I take your point about the euro, but just if we could provide (inaudible) on that, relativity (inaudible) that would be useful..
Yes, sure, Steve. Yes, if you look at our margin sequentially through Q4 to Q1, there was a currency headwind. It was around 50 basis points. So that certainly did impact our gross margin when you looked at it sequentially. If you look forward Q1 to Q2, we certainly have a headwind from the weaker euro, which is impacting revenues and then margin.
If you look at that – I think, we that, we get a small headwind, it will probably I suspect be around the 40 basis point marks for that. As you know, the only dollar benefit tends to lag by a quarter or so.
So more of that benefit would then flow through into Q3, we are infecting Q3; I think on a sequential basis, we get some more upside from currency because of the weaker Aussie. So that sort of plays out like that.
Yeah, that’s very useful. And then just separately a quick question on Japan. Been waiting for some – it has obviously been a market that has been a little bit disruptive over recent quarters.
Could you just give some update as to what might be happening there?.
Rob, our President and Chief Operating Officer will answer that..
Yes, thanks, Steve. So the fundamentals of the Japan market haven’t changed dramatically. We still have a good patient flow.
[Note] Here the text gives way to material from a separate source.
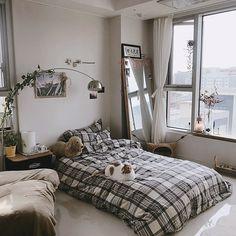Small Room Bedroom, Room Ideas Bedroom, Bedroom Decor, Dream Rooms, Dream Bedroom, Minimalist Room, Aesthetic Room Decor, Cozy Room, Home Room Design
We still got a really good business with our cardiology product, and we’re seeing strong product flow there. Because of the structure of the way we go to market, these are lumpy businesses it reflects in our sales.
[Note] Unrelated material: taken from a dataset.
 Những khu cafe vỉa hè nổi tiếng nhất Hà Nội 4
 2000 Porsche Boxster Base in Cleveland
And this quarter we had a positive result from that lumpiness. But we will continue to see that lumpiness through there and we will have positive strong quarters, and that’ll be offset periodically. It’s pretty well going pretty well..
Right, thanks very much..
Thanks, Steve..
Our next question comes from David Low from Deutsche Bank.
Thanks very much. I was wondering if we could just touch on mask sales. So the numbers or the growth rate is relatively weak there and particularly in light of the fact that there’s a number of new products being launched.
Could you talk to what’s causing the weakness with that new product range being out?.
Thanks, David. Yeah I will mention three things and then maybe hand Don Darkin, President of our SDB business, to talk after that. First point, we saw volume growth in the quarter sequentially increase, and we expect that to continue as we ramp up. So we saw a sequential increase in volume from Q4 to Q1. Masks were down.
Second quarter masks were down in Q1 on a year-on-year basis due to the lower prices that were washing through from the sort of January to March 2014 quarter that will happen January to March 2015 quarter. And so we are still expecting that to wash through on that time horizon.
But the third point is we have seen really good traction of the AirFit range from the P10, which I personally wear and have been for a number of months, the N10 and the F10 and the growing share sequentially and the anecdotal feedback from customers is they really like those masks.
So I think that augers well for us as we look to future volume growth and then future revenue growth as we look to our end of Q3 and Q4..
Okay. Thanks. So you would classify that as – not off on share. It is more around price than it is share loss..
I’d actually say we took share, David, from Q4 to Q1 on a sequential basis and that the year-on-year numbers you are looking at obviously we are watching through the price changes that have happened there. So that’s how I’d nuance that..
Thanks, Mick, and just maybe one for you, Brett, just on gross margins. You talked about there being a negative mix effect in there.
Could you just touch on that whether you’re talking geographic or products, please?.
Yes, that would be on the product side, Dave, and it’s really that as you saw the kind of flow generator growth relative to the mask growth was the big driver there..
So would it not be right to say that geographically there was a positive mix effect?.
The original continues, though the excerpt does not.